### Aufgabe 1
Gib aus dem Bericht über Castorfs „Ring“ in Bayreuth den Abschnitt wortgetreu wieder, der mit den Worten „Catherine Foster als gefeierter“ beginnt und mit „praktisch sein dürfte.“ endet.
### Aufgabe 2
Welcher Sänger verkörperte laut dem Bericht über Castorfs „Ring“ in Bayreuth den Siegfried?
═════ Dokument
Regisseur nahm Buhkonzert des Publikums entgegen und provozierte das Auditorium.
Er hat es ausgestanden - vier monumentale "Ring"-Teile und neun Minuten wütendes Buh- und Pfeifkonzert des Publikums: Regisseur Frank Castorf hat sich am 31. Juli bei den Bayreuther Festspielen erstmals vor den Vorhang getraut und den ob seiner provokanten Deutung des Wagner-Stoffes erwarteten Unmut geerntet. Anfangs noch stoisch, provozierte der Intendant der Berliner Volksbühne aber alsbald das wütende Auditorium.
Castorf provozierte Auditorium
Er forderte die Zuschauer auf, lauter zu buhen, tippte sich an die Stirn und zeigte auf seine Uhr um zu zeigen: Ich habe Zeit. Minutenlang verharrten er und sein Team im wütenden Proteststurm - gleichsam eine Kraftprobe, wem zuerst die Luft ausgeht. Letztlich waren es doch die Zuschauer, in deren Reihen sich nur wenige Bravo-Rufer fanden. Auch unter den Sängern fanden sich diesesmal einige Vertreter, die den Unmut des Publikums in Empfang nehmen mussten, allen voran Attila Jun, der seinen Hagen im Juni kommenden Jahres auch an der Wiener Staatsoper singen wird. Auf schauspielerischer Ebene mit der Subtilität von Stummfilmdarstellern ausgestattet, trieb er mit grummelndem Bass und flutschenden Konsonanten die Textverständlichkeit gen Null. Auch Lance Ryan als Siegfried sah sich mit dem verbalen Groll einiger Besucher konfrontiert. Der kanadische Tenor musste von Beginn an mit Druck arbeiten und dementsprechend pressen, erfüllte dabei aber die Auslegung seines Charakters als etwas schmieriger Strizzi perfekt.
Catherine Foster als gefeierter Star
Zur Königin der Herzen mauserte sich hingegen nach fremdelndem Start über den "Ring" hinweg Catherine Foster als Brünnhilde, die am Ende für ihren ungewohnt leichten Sopran frenetisch als Liebling der Bayreuther gefeiert wurde. Ihre Schwester Waltraute könnte in der Interpretation von Claudia Mahnke hingegen mit ihrem scheppernden Vibrato Tote aufwecken - was als Transportunternehmer der toten Krieger wenig praktisch sein dürfte.
Zwischen Dönerbude, Reichstag und Wall Street
Sie alle stellte Castorf in ein Ambiente, das zwischen Dönerbude, Reichstag und Wall Street changierte, womit er seinem eingeschlagenen Weg der vergangenen drei Abende treu blieb. Der 62-Jährige setzte auf monumentale Bilder und Trash, schuf eine von Zitaten der zeitgenössischen Popkultur überbordende Detailfülle und einen Abgesang auf die Ideologien des 20. Jahrhunderts. Der Castorf-Kosmos reicht dabei von Sergej Eisensteins legendärer Treppenszene aus "Panzerkreuzer Potemkin" bis zur Plaste und Elaste aus Schkopau.
══════════
═════ Bereitgestellte Datensätze
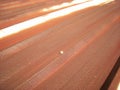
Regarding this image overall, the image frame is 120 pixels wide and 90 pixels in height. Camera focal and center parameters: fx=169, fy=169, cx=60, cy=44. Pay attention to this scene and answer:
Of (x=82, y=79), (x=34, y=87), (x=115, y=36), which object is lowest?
(x=115, y=36)

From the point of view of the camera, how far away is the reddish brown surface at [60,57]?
1.50m

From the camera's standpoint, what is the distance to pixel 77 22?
10.0ft

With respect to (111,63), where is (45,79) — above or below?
above

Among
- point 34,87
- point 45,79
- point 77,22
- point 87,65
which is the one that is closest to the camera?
point 34,87

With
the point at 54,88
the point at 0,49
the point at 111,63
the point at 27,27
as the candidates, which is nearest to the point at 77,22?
the point at 27,27

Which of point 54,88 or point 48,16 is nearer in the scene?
point 54,88

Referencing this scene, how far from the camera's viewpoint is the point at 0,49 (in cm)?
191

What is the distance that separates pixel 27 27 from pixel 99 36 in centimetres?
111

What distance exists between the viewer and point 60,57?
6.23ft

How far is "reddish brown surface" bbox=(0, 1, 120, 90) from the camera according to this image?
150 cm

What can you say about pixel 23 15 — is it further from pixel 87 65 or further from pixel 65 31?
pixel 87 65

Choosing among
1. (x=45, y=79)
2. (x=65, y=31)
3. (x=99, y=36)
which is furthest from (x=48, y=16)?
(x=45, y=79)

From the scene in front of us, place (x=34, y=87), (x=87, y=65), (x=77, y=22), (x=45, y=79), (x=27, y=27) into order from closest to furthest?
(x=34, y=87)
(x=45, y=79)
(x=87, y=65)
(x=27, y=27)
(x=77, y=22)

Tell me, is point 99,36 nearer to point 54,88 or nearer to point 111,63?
point 111,63
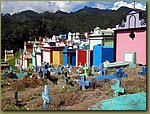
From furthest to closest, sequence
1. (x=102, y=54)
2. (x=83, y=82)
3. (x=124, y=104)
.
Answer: (x=102, y=54) < (x=83, y=82) < (x=124, y=104)

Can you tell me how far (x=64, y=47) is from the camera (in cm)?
416

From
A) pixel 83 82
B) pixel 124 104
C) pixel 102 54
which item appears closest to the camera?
pixel 124 104

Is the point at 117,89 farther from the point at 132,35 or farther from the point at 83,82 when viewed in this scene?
the point at 132,35

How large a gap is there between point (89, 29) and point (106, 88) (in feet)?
2.35

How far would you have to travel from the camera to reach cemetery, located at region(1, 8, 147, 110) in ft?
12.7

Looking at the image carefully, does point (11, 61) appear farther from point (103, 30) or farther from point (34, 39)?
point (103, 30)

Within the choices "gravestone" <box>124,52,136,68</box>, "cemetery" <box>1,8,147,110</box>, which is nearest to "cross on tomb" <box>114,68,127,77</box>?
"cemetery" <box>1,8,147,110</box>

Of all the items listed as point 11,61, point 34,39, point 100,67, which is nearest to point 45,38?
point 34,39

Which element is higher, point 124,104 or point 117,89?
point 117,89

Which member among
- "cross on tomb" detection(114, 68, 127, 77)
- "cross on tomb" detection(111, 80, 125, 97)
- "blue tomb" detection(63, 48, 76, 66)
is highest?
"blue tomb" detection(63, 48, 76, 66)

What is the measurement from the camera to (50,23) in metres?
4.12

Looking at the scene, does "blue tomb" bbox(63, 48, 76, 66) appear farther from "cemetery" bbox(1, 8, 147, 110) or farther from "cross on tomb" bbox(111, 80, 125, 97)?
"cross on tomb" bbox(111, 80, 125, 97)

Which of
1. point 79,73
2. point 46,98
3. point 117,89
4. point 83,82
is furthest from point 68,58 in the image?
point 117,89

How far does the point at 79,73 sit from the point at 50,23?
2.21ft
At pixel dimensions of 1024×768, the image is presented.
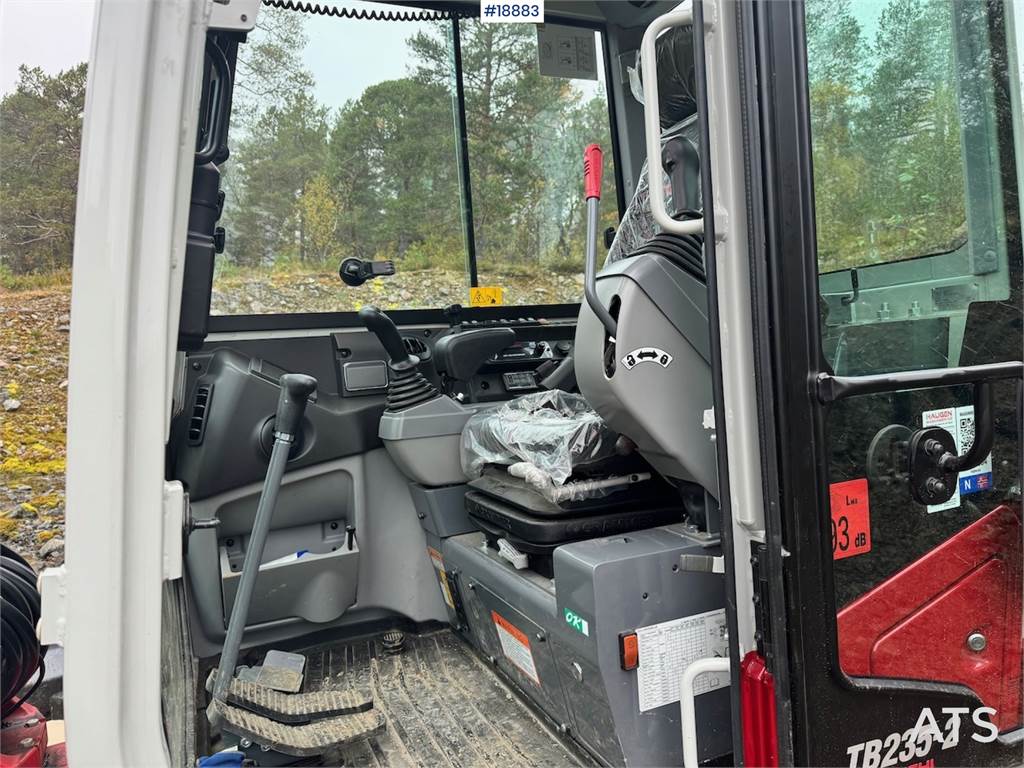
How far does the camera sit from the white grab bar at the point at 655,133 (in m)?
══════════
### Vollständige Ausgabe 1
Catherine Foster als gefeierter Star
Zur Königin der Herzen mauserte sich hingegen nach fremdelndem Start über den "Ring" hinweg Catherine Foster als Brünnhilde, die am Ende für ihren ungewohnt leichten Sopran frenetisch als Liebling der Bayreuther gefeiert wurde. Ihre Schwester Waltraute könnte in der Interpretation von Claudia Mahnke hingegen mit ihrem scheppernden Vibrato Tote aufwecken - was als Transportunternehmer der toten Krieger wenig praktisch sein dürfte.

### Vollständige Ausgabe 2
Lance Ryan.